Junting Duan is a PhD candidate in the Department of Management Science and Engineering at Stanford University, advised by Prof. Markus Pelger. Her research interests lie broadly in data-driven decision-making, developing statistical and machine learning methods with rigorous theoretical foundations for applications in finance and causal inference. In particular, she specializes in factor modeling, missing data solutions, and causal machine learning. Junting’s work has been recognized through publications and revisions in leading journals including Management Science and the Journal of Econometrics, as well as presentations at major conferences. Prior to Stanford, Junting received her B.S. in Mathematics and Applied Mathematics from Peking University with highest honors.


Date:
Friday, 5 December 2025
Time:
10:00 am - 11:30 am
Venue:
NUS Business School
Mochtar Riady Building BIZ1 0302
15 Kent Ridge Drive
Singapore 119245 (Map)

Abstract

Missing covariate data is a prevalent problem in empirical research. We provide a novel framework for handling missing covariate data for estimation and inference in downstream tasks. Our general framework provides an automatic and easy-to-use pipeline for empirical researchers: First, missing values are imputed using virtually any imputation method under general observation patterns.

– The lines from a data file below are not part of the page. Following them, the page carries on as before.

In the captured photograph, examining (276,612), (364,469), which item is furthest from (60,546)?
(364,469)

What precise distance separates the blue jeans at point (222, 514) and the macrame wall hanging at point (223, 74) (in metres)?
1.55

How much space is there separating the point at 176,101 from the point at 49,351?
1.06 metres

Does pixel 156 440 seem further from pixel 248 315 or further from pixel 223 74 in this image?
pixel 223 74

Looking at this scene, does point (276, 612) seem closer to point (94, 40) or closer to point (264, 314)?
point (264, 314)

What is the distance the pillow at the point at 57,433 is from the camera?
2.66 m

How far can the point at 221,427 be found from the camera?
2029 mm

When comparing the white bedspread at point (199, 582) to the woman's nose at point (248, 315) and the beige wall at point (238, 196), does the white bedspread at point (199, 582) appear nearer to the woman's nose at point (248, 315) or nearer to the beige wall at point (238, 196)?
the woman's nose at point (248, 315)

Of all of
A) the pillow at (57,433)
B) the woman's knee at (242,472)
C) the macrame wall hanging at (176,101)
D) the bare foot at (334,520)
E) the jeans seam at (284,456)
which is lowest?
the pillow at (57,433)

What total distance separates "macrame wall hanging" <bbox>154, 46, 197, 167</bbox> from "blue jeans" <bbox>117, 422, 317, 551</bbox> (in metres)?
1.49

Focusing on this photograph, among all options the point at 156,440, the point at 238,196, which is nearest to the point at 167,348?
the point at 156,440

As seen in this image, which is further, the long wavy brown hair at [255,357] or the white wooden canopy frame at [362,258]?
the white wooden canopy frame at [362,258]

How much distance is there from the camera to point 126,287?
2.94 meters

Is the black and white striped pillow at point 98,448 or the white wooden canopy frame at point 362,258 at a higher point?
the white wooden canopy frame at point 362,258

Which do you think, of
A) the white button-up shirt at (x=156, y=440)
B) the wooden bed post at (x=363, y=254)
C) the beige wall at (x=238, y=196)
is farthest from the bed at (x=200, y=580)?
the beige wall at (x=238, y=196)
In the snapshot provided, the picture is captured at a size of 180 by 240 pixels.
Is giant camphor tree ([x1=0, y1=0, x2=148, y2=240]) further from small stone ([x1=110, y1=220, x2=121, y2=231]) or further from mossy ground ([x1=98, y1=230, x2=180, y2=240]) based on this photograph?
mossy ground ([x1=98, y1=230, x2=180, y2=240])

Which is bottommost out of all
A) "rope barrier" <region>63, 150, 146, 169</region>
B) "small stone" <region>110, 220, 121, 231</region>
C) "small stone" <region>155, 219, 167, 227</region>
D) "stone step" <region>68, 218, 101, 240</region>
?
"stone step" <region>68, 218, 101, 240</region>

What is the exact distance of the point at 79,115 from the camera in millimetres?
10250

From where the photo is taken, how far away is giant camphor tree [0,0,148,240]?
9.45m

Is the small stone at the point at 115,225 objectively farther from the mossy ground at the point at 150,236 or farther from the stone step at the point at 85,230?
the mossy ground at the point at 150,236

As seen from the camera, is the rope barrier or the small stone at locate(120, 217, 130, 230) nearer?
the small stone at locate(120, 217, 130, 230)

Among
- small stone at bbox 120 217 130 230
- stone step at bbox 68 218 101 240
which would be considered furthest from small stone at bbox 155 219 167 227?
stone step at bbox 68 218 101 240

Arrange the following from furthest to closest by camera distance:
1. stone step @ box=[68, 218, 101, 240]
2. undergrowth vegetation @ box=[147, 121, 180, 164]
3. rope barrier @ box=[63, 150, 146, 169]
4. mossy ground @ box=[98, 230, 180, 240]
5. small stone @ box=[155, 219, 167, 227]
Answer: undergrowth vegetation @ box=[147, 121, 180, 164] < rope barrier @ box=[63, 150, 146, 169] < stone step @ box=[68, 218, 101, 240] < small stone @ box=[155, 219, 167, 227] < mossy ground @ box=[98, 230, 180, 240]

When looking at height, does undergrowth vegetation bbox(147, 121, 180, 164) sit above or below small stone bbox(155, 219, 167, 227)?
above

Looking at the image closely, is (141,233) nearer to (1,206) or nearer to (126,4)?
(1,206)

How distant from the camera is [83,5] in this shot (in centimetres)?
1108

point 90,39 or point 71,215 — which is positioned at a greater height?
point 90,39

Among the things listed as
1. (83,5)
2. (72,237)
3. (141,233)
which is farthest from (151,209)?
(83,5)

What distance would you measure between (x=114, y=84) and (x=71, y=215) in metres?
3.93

Second, we automatically correct for the imputation bias and adaptively weight the imputed values according to their quality. Third, we use all available data, including imputed observations, to obtain more precise point estimates for the downstream task with valid confidence intervals. Our approach ensures valid inference while improving statistical efficiency by leveraging all available data. We establish the asymptotic normality of the proposed estimator under general missing data patterns and a broad class of imputation methods. Through simulations, we demonstrate the superior performance of our approach over natural benchmarks, as it achieves both lower bias and variance while being robust to imputation quality. In a comprehensive empirical study of the dependence of equity markets on carbon emissions, we show that properly accounting for missing emissions data yields no evidence of correlation between stock returns and emissions directly produced by companies, but a negative correlation with value chain emissions.